__Aim of the task__: Take the line that has "How far from the camera lens" in it and every line after it to the end of the entries, and reproduce them exactly.

__Entries provided__:

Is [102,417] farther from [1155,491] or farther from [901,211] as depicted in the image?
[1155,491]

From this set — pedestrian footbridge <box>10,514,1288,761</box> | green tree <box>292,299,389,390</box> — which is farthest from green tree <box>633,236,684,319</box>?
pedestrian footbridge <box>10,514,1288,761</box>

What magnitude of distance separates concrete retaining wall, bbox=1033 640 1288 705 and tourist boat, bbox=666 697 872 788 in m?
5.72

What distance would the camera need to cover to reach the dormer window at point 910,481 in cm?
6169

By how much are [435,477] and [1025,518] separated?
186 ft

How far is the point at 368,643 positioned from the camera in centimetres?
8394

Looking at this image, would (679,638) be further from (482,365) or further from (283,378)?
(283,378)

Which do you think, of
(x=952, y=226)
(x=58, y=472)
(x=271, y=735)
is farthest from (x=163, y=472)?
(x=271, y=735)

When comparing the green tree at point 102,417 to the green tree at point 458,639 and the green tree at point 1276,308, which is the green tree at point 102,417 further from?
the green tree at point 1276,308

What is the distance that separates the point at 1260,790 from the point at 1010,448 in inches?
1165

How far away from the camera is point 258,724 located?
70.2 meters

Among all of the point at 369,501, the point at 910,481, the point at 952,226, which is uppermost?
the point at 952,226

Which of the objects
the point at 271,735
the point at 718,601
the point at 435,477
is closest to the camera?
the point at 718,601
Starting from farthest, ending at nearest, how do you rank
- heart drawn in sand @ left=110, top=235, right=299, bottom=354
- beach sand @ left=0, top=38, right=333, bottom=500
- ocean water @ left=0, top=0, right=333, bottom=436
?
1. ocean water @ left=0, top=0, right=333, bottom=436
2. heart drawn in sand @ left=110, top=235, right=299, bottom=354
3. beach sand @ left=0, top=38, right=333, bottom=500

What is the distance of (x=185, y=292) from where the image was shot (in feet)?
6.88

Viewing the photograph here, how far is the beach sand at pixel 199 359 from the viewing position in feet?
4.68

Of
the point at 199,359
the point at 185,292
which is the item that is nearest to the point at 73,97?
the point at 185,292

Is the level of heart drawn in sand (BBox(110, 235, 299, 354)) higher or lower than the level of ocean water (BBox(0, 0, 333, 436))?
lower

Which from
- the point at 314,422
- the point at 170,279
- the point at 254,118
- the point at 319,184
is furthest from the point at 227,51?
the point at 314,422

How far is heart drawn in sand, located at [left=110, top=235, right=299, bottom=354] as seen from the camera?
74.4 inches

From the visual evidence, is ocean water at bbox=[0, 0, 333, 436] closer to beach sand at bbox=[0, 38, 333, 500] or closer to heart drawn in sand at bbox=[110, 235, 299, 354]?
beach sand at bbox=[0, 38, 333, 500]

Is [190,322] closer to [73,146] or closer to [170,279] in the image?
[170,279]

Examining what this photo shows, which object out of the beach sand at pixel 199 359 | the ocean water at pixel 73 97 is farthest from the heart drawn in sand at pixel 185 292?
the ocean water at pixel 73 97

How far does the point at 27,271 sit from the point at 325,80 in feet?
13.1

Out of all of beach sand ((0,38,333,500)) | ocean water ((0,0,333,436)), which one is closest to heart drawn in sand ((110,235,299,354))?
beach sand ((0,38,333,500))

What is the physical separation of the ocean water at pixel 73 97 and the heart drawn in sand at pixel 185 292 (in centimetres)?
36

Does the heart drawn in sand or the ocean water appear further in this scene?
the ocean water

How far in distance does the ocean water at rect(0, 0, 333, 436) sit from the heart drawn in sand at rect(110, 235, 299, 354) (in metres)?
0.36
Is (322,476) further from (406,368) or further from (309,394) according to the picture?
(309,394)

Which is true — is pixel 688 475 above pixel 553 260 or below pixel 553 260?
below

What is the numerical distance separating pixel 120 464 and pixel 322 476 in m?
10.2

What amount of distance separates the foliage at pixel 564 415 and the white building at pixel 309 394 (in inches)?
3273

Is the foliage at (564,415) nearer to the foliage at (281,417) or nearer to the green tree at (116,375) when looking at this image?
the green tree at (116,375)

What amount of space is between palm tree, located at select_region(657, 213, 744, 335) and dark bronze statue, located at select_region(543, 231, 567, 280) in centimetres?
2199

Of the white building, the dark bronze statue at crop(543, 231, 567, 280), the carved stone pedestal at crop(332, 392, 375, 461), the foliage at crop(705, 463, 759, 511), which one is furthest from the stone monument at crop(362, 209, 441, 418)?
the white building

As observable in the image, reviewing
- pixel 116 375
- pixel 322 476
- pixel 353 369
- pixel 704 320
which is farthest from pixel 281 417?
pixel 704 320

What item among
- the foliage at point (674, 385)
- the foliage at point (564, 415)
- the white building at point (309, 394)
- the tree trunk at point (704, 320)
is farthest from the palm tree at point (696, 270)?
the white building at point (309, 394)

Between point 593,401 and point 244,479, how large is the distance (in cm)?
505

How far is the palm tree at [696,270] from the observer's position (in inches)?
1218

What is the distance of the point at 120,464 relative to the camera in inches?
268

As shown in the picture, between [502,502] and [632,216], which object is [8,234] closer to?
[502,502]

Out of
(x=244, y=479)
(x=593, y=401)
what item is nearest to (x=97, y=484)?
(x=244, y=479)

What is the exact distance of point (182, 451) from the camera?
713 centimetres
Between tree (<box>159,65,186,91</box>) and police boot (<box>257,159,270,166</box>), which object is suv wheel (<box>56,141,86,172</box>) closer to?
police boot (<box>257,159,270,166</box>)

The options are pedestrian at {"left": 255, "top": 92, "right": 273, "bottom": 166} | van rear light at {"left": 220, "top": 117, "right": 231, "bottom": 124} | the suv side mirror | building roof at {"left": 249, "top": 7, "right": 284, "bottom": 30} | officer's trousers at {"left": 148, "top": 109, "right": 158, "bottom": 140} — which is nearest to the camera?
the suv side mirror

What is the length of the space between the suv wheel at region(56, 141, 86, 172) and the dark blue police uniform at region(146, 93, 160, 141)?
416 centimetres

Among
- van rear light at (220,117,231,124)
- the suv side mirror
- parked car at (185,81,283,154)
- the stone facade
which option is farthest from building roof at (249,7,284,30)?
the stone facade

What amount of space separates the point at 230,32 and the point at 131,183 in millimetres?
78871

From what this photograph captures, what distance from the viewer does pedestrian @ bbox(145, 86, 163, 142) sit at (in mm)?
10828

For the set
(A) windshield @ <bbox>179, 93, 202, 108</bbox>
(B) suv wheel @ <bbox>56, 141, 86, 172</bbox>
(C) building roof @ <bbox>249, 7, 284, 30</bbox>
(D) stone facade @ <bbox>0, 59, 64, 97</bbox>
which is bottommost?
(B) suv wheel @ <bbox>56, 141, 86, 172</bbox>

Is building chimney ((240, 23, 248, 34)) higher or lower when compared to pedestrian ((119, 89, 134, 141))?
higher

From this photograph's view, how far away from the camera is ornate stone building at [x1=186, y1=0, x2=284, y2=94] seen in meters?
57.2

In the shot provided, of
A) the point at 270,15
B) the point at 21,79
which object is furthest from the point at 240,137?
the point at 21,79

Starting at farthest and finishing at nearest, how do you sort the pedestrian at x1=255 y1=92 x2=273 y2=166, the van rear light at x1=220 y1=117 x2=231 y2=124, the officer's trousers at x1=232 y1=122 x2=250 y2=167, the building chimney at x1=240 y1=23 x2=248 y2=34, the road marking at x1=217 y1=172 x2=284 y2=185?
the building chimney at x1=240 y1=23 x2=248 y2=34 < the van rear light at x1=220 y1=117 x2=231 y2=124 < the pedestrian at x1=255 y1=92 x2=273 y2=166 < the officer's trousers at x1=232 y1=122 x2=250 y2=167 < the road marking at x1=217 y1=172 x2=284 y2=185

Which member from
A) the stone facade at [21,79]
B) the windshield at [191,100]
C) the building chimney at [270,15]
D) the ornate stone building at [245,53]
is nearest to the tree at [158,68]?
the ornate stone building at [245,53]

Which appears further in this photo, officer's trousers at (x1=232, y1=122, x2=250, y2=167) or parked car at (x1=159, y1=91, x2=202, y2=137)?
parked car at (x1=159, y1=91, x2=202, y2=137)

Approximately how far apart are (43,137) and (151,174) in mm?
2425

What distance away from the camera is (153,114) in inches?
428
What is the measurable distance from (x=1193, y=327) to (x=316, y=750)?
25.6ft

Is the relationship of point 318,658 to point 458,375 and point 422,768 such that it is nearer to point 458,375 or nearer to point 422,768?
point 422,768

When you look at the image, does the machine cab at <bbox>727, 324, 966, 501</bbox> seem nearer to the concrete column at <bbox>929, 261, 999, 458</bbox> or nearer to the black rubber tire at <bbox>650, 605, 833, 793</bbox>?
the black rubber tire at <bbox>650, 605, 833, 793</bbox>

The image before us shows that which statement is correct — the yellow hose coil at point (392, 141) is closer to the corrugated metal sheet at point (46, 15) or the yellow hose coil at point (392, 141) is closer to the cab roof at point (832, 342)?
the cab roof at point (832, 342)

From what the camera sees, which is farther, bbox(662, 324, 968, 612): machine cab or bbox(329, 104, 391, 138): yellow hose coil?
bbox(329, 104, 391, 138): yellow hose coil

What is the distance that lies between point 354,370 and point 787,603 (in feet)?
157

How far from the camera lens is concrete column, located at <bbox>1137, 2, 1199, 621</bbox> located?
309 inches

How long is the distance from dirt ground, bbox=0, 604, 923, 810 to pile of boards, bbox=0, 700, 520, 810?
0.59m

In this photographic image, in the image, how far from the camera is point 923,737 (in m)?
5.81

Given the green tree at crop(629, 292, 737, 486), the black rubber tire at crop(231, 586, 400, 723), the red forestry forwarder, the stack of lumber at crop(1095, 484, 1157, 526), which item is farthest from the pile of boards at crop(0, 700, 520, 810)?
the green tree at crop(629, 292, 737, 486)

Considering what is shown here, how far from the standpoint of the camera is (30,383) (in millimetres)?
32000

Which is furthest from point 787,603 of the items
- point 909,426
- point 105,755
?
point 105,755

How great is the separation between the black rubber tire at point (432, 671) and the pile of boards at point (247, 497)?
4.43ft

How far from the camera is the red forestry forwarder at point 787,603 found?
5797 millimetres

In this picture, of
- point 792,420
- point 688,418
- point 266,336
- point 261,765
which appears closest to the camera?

__Result of the task__:
How far from the camera lens is concrete column, located at <bbox>1137, 2, 1199, 621</bbox> located?
309 inches

How long is the distance from dirt ground, bbox=0, 604, 923, 810 to pile of boards, bbox=0, 700, 520, 810?
0.59m

In this photographic image, in the image, how far from the camera is point 923,737 (in m)?
5.81

Given the green tree at crop(629, 292, 737, 486), the black rubber tire at crop(231, 586, 400, 723), the red forestry forwarder, the stack of lumber at crop(1095, 484, 1157, 526), which item is farthest from the pile of boards at crop(0, 700, 520, 810)?
the green tree at crop(629, 292, 737, 486)

Considering what is shown here, how far from the standpoint of the camera is (30,383) (in millimetres)?
32000

Which is furthest from point 787,603 of the items
- point 909,426
- point 105,755
?
point 105,755

How great is the separation between the black rubber tire at point (432, 671) and the pile of boards at point (247, 497)?
4.43ft

How far from the camera is the red forestry forwarder at point 787,603 found?
5797 millimetres

In this picture, of
- point 792,420
- point 688,418
- point 266,336
- point 261,765
which appears closest to the camera?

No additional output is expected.